(Extracted information):
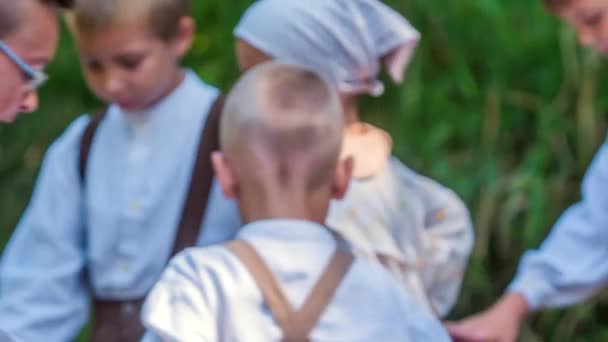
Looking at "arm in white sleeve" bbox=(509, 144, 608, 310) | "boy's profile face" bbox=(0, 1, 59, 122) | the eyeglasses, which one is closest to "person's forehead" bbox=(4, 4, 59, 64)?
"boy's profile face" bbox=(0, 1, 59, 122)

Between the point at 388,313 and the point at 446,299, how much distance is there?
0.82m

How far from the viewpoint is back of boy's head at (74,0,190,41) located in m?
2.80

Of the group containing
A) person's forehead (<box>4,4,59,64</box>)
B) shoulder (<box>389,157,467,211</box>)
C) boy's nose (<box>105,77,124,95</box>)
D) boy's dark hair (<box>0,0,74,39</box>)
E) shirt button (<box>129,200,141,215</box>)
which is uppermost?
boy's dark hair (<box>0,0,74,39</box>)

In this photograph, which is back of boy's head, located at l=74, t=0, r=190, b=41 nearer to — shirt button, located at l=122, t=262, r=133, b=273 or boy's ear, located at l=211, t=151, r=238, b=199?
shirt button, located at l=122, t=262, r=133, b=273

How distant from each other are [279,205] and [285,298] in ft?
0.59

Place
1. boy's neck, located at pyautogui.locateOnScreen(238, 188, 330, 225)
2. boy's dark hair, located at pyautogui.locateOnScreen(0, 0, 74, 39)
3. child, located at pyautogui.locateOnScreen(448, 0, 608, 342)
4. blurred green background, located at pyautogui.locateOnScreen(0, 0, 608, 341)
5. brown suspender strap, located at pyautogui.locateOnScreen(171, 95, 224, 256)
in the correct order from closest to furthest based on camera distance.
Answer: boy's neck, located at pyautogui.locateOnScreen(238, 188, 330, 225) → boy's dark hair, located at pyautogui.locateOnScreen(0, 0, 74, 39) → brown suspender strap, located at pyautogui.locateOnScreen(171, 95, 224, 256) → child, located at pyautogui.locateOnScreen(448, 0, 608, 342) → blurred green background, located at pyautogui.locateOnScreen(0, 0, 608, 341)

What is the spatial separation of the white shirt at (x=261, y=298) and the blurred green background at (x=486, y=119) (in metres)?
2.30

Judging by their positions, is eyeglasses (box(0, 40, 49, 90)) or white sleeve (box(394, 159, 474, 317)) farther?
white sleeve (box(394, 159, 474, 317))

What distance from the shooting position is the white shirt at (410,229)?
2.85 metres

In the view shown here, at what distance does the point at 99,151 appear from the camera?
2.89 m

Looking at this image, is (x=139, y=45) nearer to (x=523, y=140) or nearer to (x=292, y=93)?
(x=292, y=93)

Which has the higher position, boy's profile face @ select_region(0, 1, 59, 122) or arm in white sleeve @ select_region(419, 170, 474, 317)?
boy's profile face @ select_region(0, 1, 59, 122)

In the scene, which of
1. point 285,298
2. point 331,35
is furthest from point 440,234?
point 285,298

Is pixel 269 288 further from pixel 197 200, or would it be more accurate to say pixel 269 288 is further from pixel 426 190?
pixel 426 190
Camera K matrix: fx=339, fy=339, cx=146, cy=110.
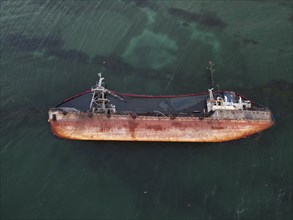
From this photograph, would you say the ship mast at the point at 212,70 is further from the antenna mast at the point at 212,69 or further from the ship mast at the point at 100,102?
...
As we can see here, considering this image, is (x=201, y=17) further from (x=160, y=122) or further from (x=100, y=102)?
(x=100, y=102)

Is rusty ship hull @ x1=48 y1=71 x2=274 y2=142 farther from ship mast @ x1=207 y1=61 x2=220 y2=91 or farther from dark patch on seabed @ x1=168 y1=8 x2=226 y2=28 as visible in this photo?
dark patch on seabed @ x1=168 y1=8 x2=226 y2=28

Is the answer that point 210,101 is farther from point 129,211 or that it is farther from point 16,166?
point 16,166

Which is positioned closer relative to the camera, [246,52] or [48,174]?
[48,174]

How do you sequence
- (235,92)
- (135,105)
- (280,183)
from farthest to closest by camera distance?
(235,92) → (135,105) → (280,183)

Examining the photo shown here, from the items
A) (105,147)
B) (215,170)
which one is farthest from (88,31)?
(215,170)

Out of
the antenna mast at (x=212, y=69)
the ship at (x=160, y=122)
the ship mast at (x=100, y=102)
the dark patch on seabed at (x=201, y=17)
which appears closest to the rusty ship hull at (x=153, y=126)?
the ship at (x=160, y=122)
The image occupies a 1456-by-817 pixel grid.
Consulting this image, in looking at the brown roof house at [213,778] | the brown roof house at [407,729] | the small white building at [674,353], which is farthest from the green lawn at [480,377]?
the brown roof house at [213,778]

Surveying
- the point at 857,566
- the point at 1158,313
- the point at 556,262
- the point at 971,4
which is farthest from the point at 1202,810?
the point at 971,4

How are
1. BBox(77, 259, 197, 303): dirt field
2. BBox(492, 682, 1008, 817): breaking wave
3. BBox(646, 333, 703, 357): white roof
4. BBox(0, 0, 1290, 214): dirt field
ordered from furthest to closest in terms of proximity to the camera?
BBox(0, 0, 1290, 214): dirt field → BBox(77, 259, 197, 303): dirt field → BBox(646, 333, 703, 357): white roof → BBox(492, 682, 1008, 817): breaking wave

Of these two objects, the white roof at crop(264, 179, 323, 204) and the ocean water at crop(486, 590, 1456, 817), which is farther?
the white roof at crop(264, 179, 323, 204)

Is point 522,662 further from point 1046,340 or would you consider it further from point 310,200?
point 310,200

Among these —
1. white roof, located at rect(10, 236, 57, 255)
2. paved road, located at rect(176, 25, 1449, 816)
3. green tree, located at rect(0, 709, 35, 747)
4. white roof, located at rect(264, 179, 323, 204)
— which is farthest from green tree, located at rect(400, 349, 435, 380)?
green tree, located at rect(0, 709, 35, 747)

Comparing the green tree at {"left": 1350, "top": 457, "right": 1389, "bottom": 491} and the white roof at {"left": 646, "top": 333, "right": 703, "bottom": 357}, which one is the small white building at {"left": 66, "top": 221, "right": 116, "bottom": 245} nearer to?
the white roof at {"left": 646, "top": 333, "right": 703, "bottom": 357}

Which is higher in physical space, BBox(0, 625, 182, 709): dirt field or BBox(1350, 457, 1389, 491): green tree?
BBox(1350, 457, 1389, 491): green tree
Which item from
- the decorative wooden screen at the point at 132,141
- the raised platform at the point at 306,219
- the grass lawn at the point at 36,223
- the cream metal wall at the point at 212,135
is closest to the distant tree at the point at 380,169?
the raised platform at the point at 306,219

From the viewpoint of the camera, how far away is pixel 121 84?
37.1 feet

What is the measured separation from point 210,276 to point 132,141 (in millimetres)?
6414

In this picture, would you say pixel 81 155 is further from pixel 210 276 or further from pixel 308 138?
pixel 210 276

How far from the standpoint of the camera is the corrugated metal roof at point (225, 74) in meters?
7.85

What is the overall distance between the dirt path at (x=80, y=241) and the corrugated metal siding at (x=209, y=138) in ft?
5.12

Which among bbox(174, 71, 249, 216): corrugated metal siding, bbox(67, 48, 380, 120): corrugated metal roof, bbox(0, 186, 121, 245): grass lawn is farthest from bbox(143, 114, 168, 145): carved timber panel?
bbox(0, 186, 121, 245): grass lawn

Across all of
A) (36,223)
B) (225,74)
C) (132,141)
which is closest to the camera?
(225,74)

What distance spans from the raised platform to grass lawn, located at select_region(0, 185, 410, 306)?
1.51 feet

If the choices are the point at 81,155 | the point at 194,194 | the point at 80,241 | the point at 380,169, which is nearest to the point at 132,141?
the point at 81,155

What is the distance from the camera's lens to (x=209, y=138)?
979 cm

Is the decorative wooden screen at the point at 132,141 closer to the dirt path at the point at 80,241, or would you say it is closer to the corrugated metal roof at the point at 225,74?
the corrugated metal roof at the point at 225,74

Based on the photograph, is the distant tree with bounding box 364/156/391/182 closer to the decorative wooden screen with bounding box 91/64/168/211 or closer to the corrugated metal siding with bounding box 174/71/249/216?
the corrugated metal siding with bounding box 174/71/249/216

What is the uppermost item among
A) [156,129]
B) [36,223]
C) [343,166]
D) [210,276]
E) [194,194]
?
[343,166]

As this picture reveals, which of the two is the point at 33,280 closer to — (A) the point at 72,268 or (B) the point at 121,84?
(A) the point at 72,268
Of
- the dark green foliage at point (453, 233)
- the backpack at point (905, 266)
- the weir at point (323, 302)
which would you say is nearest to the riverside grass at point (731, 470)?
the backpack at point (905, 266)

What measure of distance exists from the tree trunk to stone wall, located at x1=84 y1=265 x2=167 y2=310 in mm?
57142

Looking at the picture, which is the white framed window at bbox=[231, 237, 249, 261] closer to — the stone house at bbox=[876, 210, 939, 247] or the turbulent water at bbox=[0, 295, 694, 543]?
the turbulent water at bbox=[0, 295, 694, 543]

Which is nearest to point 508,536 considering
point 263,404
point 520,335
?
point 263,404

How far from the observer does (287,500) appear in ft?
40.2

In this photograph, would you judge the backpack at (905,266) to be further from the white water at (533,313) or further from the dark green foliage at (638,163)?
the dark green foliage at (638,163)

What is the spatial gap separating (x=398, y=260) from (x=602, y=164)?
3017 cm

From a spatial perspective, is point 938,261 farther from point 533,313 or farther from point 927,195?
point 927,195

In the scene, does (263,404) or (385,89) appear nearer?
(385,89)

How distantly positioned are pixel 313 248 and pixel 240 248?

(Exercise):
Copy out the stretch of lines from the one containing "How far from the observer" through the one containing "How distantly positioned", both included, with each line reproduced word for word.

(The result):
How far from the observer does (287,500) appear in ft?
40.2

In this photograph, would you judge the backpack at (905,266) to be further from the white water at (533,313) or further from the dark green foliage at (638,163)?
the dark green foliage at (638,163)

What is the spatial gap separating (x=398, y=260) from (x=602, y=164)?
3017 cm

From a spatial perspective, is point 938,261 farther from point 533,313 or farther from point 927,195?
point 927,195

In the scene, does (263,404) or (385,89) appear nearer?
(385,89)

How distantly positioned are pixel 313 248 and pixel 240 248?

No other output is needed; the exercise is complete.